In a phone call with Goalcast, Porrello — who was diagnosed with ALS in May 2022 — says he’s been given a “bad situation but wants to find the good in it.”

“I hope that by sharing my story, people will have an opportunity to appreciate what they have,” he tells Goalcast.

Porrello is now transitioning into “bettering the ALS community” by sharing his journey and partnering a program established in conjunction with ALSA Nevada to pursue a cure. He’s also developing his namesake foundation, the Porello Project, which focuses on improving the human experience of coping with the disease.

“I wanted to partner with passionate people already helping as opposed to trying to lay new foundations,” he added.

He says his passion will endure, regardless of how his body progresses.

“You know, I wanted to be open about it all,” says Porrello. “People say it’s brave and courageous, I don’t know any other way — to me, it’s so obvious.”

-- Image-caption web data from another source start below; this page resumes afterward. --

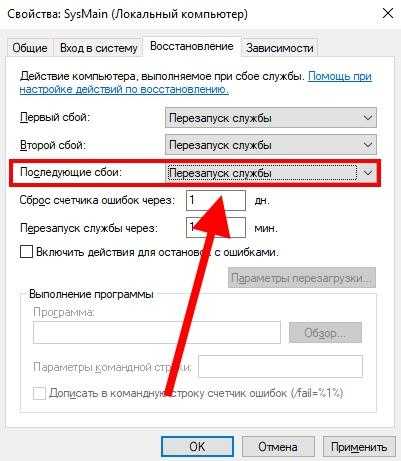 свойства SysMain последующие сбои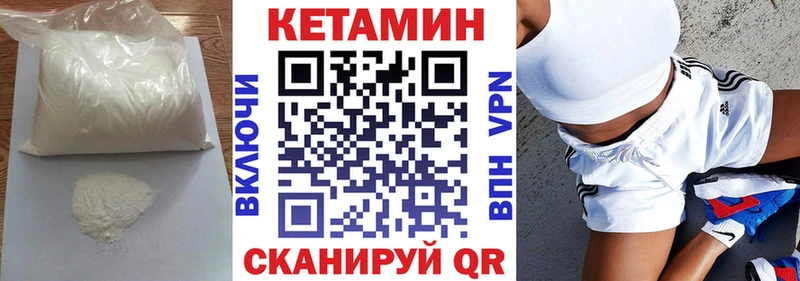 Кетамин VHQ  Купить закладки  Неман 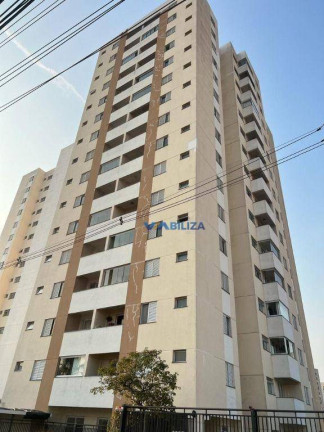 Imagem Apartamento com 2 Quartos à Venda, 59 m² em Vila Harmonia - Guarulhos Imagem Apartamento com 2 Quartos à Venda, 59 m² em Vila Harmonia - Guarulhos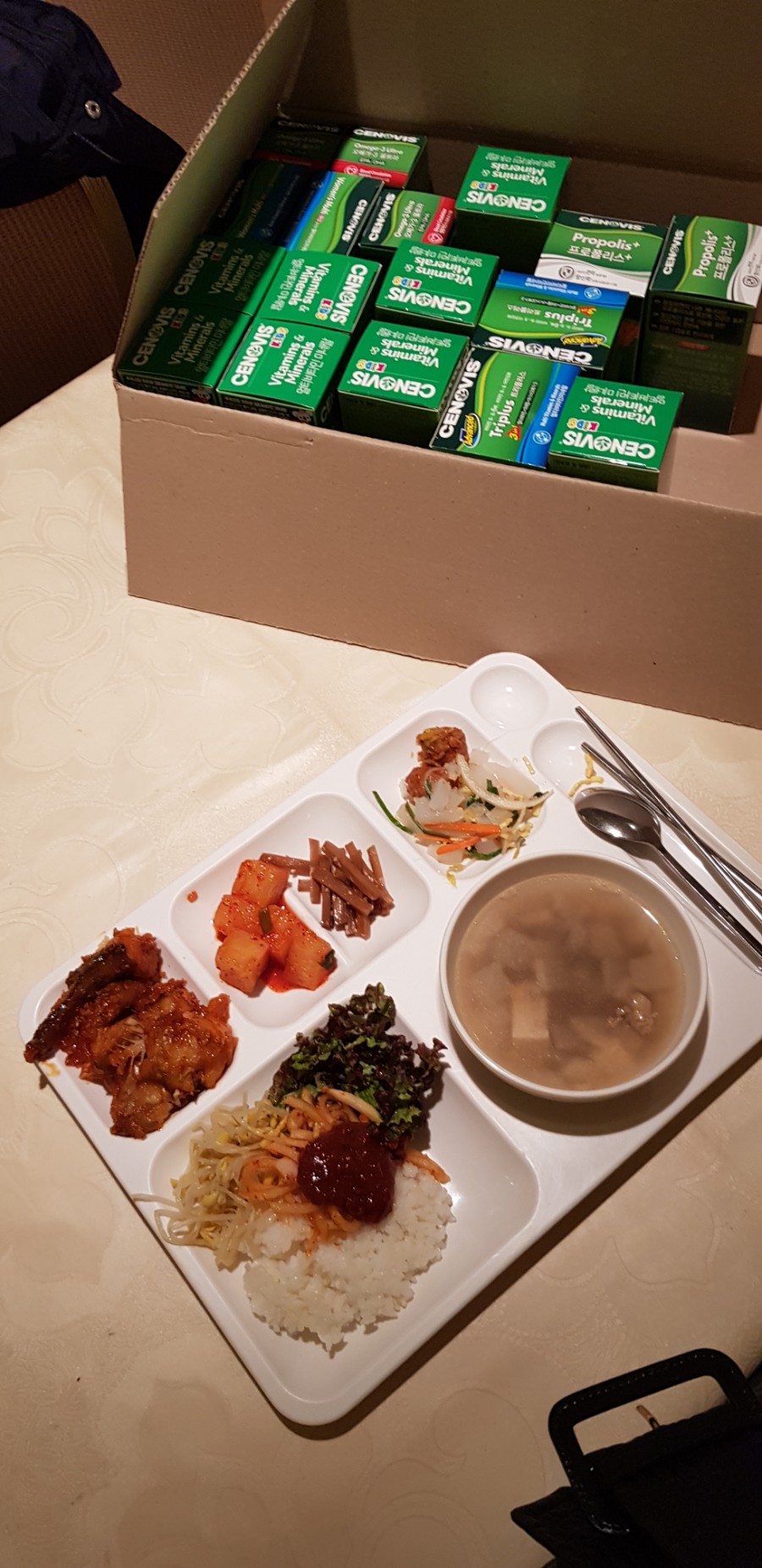 효성구내식당 이미지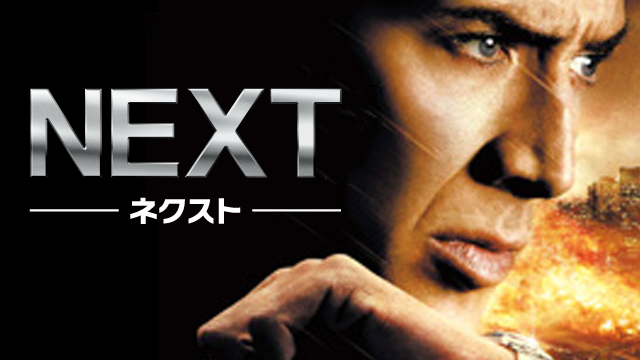 NEXT -ネクスト-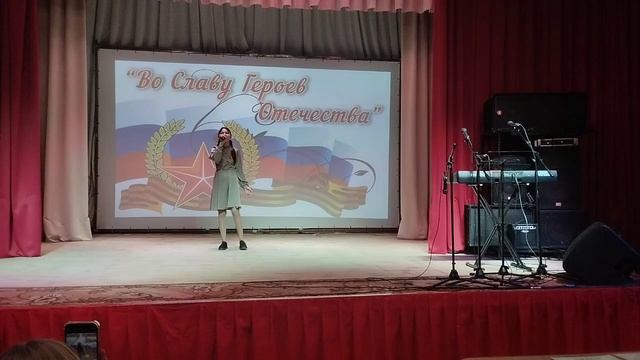 (Родина. Честь. Слава)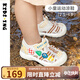kids.ing可迪星寶寶涼鞋夏季新款兒童男女小童運動(dòng)包頭防滑溯溪涼鞋 米白 23 適合腳長(cháng)13.9-14.4cm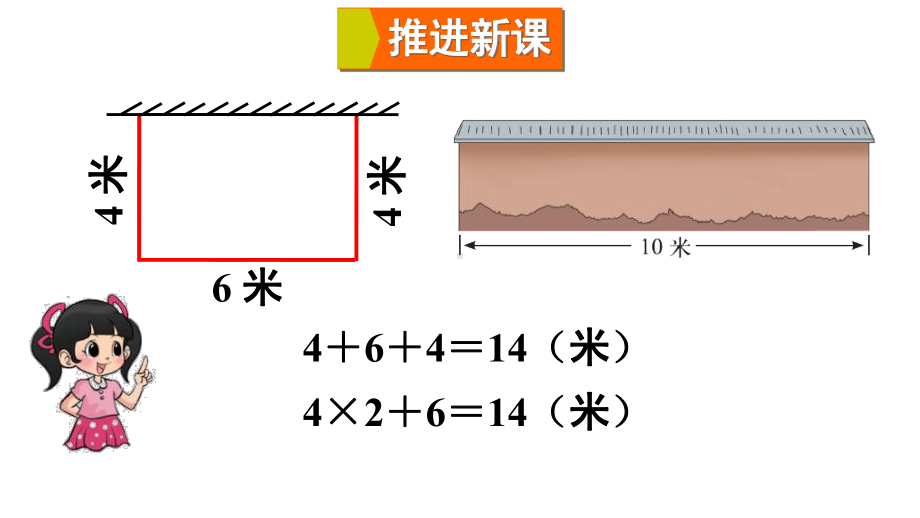 北师大版数学三年级上册-06五 周长-022 长方形周长-课件01.ppt_第3页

The 29-year-old tells Goalcast he has scrolled through a lot of the 3,000-plus comments but hasn’t had time to read them all. He says he’s also received about 300 messages from strangers reaching out to him, telling him what an impact he’s made.

“I really appreciate every person who took time to send a message,” he says. “I want to give them the same time back.”

Now that he’s retired, Porrello tells Goalcast his days are busier, planning for ALS. But his priority is always spending time with his family — his wife and two kids (a two-and-a-half-year-old and a six-month-old). “We’re busy at home,” he says.

Porrello says the “most fulfilling” part of his viral post is that he asked people to “take a minute” and over 100,000 people have reacted and started to talk about ALS.

“To me, that’s something.”

Use Porrello’s inspiring outlook to help guide you today. “The world is magic, it’s up to you to find it” — he found it and so can you.